A Two-Color Fluorescent Thermometry Technique for Microfluidic Systems

The feasibility of implementing a two-color laser-induced fluorescence (LIF) technique to study thermal transport at the microscale is investigated. A temperature-sensitive fluorescent dye (Rhodamine B) and a temperature-insensitive fluorescent dye (Sulforhodamine-101) are used in tandem to determine fluid temperature with high accuracy and low noise using a pulsed Nd:YAG laser as an illumination source. While the fluorescence intensity of the temperature-sensitive dye is proportional to temperature, it is also biased by variations in the illuminating intensity. Therefore, a second temperature-insensitive dye is utilized in order to compensate for such biases. Calibration of the two-color LIF system reveals that the two-dye mixture in water yields a temperature sensitivity of 2.7\%/K with volumetric illumination from the pulsed Nd:YAG laser.
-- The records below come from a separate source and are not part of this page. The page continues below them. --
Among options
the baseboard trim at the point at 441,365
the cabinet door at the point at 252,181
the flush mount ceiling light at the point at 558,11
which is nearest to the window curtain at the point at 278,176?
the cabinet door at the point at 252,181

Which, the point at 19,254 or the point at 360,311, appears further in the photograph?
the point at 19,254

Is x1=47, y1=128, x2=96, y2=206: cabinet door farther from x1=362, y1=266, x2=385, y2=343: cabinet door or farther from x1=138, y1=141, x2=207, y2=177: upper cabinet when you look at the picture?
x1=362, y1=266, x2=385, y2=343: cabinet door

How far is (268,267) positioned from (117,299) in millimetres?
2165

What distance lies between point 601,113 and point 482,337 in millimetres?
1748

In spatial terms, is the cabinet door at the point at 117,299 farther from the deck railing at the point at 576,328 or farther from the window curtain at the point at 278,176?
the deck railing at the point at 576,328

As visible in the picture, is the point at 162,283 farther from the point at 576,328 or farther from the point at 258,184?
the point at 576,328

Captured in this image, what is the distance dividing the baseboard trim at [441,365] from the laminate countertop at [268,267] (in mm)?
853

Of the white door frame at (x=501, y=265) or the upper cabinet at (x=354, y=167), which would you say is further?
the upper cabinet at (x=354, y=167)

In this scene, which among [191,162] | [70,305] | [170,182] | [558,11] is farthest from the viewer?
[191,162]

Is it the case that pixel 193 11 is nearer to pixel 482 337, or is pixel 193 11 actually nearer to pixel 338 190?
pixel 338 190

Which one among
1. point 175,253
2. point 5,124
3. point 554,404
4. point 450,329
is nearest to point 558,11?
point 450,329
Additionally, the feasibility of this methodology for conducting temperature measurements is explored by measuring a steady-state temperature gradient generated across a microfluidic channel array by two large hot and cold reservoirs. These measurements yielded mean steady-state temperatures in the microchannels within $\pm0.3\,^{\circ}$C of the predicted temperatures, with experimental uncertainties in the range $\pm0.48\,^{\circ}$C to $\pm0.56\,^{\circ}$C. Finally, this technique is applied to study the thermal transport characteristics of laminar and transitional flow within a heated rectangular copper microchannel.